Better alignment with our contractors is another way to efficiently push down our operating costs. One example would be to hand contractors an incentive to be more productive whereby base tariffs are slightly reduced, but opportunities to earn higher performance linked pay is offered in return. That sort of arrangement actually suits the higher performance contractors very well and they appreciate that.

What do you consider the best way to go about negotiating with the Unions?

In dealing with the unions, experience has taught me that it is important to speak their language and understand their concerns and perspective. Their focus is about maintaining jobs for their members and ensuring that salaries remain tied to inflation. When managers speak about the need to make ‘efficiency gains’, then that scares them as they translate that as making lay-offs and reducing salaries. Instead we have to talk about ‘productivity’ and about producing more with less or the same resource inputs. We have to make them understand that productivity increases is actually the tool via which we can maintain investment levels and thus maintain jobs and salaries. It quickly becomes a virtuous cycle.
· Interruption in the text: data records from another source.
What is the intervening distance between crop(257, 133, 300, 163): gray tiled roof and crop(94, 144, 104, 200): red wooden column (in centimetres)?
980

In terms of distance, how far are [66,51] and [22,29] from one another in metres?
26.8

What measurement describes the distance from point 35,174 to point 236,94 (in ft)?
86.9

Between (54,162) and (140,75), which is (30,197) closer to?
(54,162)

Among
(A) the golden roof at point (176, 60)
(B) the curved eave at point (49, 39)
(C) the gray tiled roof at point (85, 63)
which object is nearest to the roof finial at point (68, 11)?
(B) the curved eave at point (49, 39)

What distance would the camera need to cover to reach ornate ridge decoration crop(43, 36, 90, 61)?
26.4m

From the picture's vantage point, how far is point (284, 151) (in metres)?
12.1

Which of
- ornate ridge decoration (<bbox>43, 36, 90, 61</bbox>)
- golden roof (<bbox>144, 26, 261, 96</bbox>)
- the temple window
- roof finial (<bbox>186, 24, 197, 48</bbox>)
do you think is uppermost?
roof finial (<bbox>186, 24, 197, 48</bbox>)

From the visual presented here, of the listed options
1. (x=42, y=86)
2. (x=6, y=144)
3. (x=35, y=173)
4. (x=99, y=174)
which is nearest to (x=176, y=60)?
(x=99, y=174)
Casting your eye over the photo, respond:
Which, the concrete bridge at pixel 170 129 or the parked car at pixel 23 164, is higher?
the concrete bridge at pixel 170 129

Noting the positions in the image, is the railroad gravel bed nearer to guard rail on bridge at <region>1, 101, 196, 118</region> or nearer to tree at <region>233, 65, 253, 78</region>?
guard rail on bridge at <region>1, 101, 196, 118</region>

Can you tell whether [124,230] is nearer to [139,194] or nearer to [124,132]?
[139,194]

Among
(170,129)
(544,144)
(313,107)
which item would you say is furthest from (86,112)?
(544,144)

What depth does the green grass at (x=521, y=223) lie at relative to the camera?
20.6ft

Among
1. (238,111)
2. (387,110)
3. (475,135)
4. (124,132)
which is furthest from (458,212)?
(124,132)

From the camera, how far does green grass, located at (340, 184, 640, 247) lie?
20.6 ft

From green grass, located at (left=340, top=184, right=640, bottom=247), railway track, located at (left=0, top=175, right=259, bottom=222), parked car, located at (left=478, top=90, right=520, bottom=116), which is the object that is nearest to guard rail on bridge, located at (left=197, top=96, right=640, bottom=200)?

Equally important is to properly educate the labour force as to the realities of the situation. Two years ago fracking teams used to work a maximum of 12 hours per day and they never worked at night. In USA, by contrast, the shale operations remain active 24 hours per day. Efforts were thus made to enable union representatives to visit North American sites to witness first-hand how this generates more jobs and extra work. Nowadays 24-hour fracking is commonplace down here in Argentina as well.

Because we have a lot of development work still ahead of us in the south from a geological perspective, there is the opportunity for us to keep investing for years and years, but only so long as the economics work. No private business can continue to invest in losses indefinitely. This is why it is essential to have everyone sitting around the table and agreeing upon a cost structure that allows a reasonable return on investment and thus for the prolongation of further investment.

What are you key priorities looking forward?

Our core priority for this year is to continue to identify improvements in those operations that we are already running so as to be able to competitively face exposure to international prices in the future. It is vitally important to anticipate this change and be ready to compete under new rules of the game. The aim is to reach a state in term of improvements on productivity where we would be able to continue with our operations and still register reasonable returns on investment.

How difficult will it be for Argentina to solve its energy crisis?

It will certainly take several years of sustained effort to recover the position that Argentina once had. It is clear to me that this is nonetheless achievable.

It will certainly take several years of sustained effort to recover the position that Argentina once had. It is clear to me that this is nonetheless achievable. We certainly have the right kind of geological formations. We just need the politics to enable us to get down to business.

Where would you like to see PAE when we come back to Argentina in three years?

I would like to see PAE still developing Cerro Dragón, but this time with a higher rate of productivity. I would also envision us possessing two or three interesting oil and gas fields in Vaca Muerta. Most of all my goal is to raise our performance in Neuquen to the levels that we currently demonstrate in Chubut. That would be a great achievement.